He makes a disappointed cluck, but climbs under the covers with a dexterity she envies. If only she had the same level of grace sober as he did thoroughly sauced, her dresses might stay neater.
On his back, he stares down at his undershirt, plucking at it with a pouty jut to his lip. “But Miss, I hate sleeping with my shirt on.”
She’s glad he can’t see how red she is in this light. “Then take it off!”
He doesn’t need anymore encouragement than that, whipping it to the floor. She lets out a long, long breath, averting her eyes. He’s gotten paler on their progress, but he’s still – still –
Nice to look at. Yes. That.
“Miss,” he says, so serious. “You should stay with me.”
“Obi –”
He bats the long fringe of his lashes. “What if I’m…sick?”
“You don’t get sick.” Obi honestly has far more luck that he deserves with his habits.
“But what if I do?” he whines, incorrigible. “Shouldn’t you be right here to take care of me.”
She sighs, straightening. “I’m going to be now.”

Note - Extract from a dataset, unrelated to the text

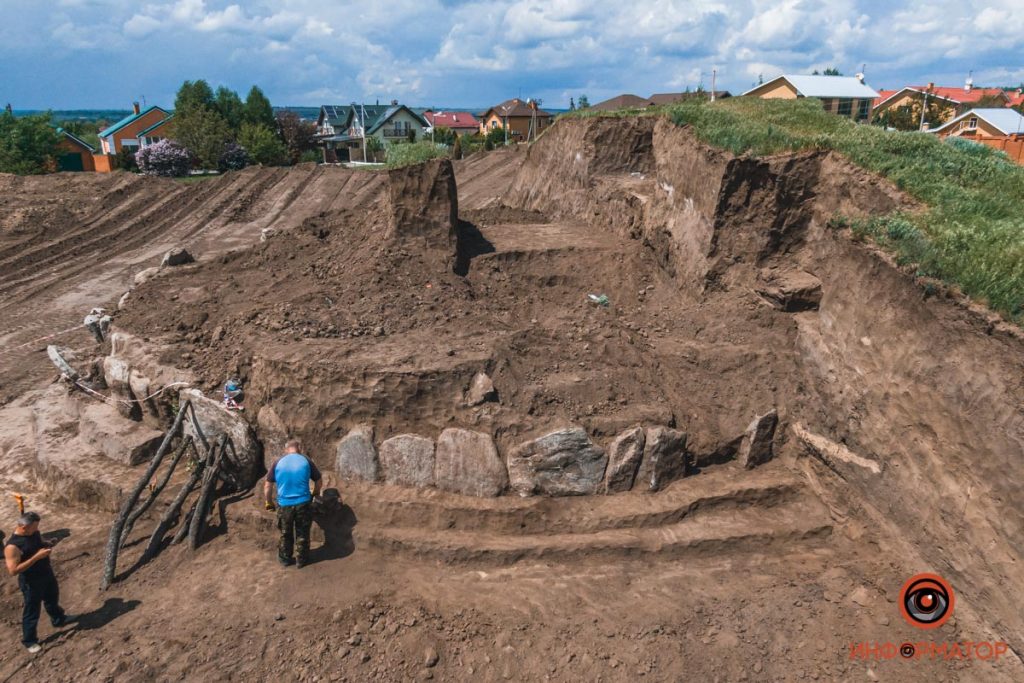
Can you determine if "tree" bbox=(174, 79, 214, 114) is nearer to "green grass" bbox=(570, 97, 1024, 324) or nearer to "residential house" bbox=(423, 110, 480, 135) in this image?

He makes an interested noise, sitting up a little on the pillows.
“In my own room!”
His disappointed groan follows her as she slips through their adjoining door, into the safety of her own room.
She’s grateful, ultimately, for Obi’s clever hands; she could have never gotten the dress off all by herself, and at this hour she’s loath to disturb a maid.
Still, but the time she’s in her nightgown, tucked snugly in the giant bed Ryouta has given her, Shirayuki’s fuming. She doesn’t – he doesn’t –
She doesn’t like being manhandled. That’s not – that’s not right at all.
Shirayuki rolls up to her side, trying to forget the way he felt against her, the way she shivered when he murmured in her ear, the way he’d looked at her as he’d asked her to come to bed –
Guilt starts to seep in.
He doesn’t get sick, she knows this, but – but she’s never seen him drink so much, and so quickly. It was for her, to save her reputation, to make sure she showed no weakness in front of the vultures Ryouta called cousins, and –
And she kicks back the covers. It’s not as if – they’ve shared before. There’s nothing different about this, no matter…no matter what was said between them.
Heat prickles in her core, and oh, how she wishes she could make herself believe it.
Obi is normally silent when he sleeps, just the even lull of his breath and occasional soft noises to let her know when he’s succumbed to the warmth between them on cold nights in Lyrias.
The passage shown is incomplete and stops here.